What is the difference between Codex and AsyncCodex?

Codex is synchronous and context-manager-safe — the right choice for scripts, CLIs, and synchronous frameworks. AsyncCodex is its async counterpart with lazy initialization, designed for asyncio-based frameworks like FastAPI. The thread and turn interfaces are otherwise identical across both classes .

What to Build Next

With a first thread running, the most useful immediate step is to log result.usage and result.duration_ms across a handful of real tasks before adding any complexity. That baseline tells you concretely what switching models or sandbox presets costs in tokens and latency — information that is hard to reconstruct later.

From there, the two patterns worth exploring early are the LocalImageInput vision path for screenshot-driven workflows, and TurnHandle streaming for long agentic loops where mid-flight interruption can save significant token spend.

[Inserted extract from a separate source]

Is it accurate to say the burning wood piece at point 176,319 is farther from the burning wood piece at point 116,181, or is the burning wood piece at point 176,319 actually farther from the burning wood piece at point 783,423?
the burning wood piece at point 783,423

Both are covered in the SDK API reference and the Python SDK repository.

Given that 0.1.0b1 and 0.1.0b2 shipped the same day, the release cadence at this beta stage is fast. Subscribe to the Codex changelog and review it before each version bump — a field rename in TurnResult will not announce itself loudly at runtime.

Last updated: 2026-05-31. Based on openai-codex v0.1.0b1 and Codex CLI v0.135.0 as released May 28, 2026.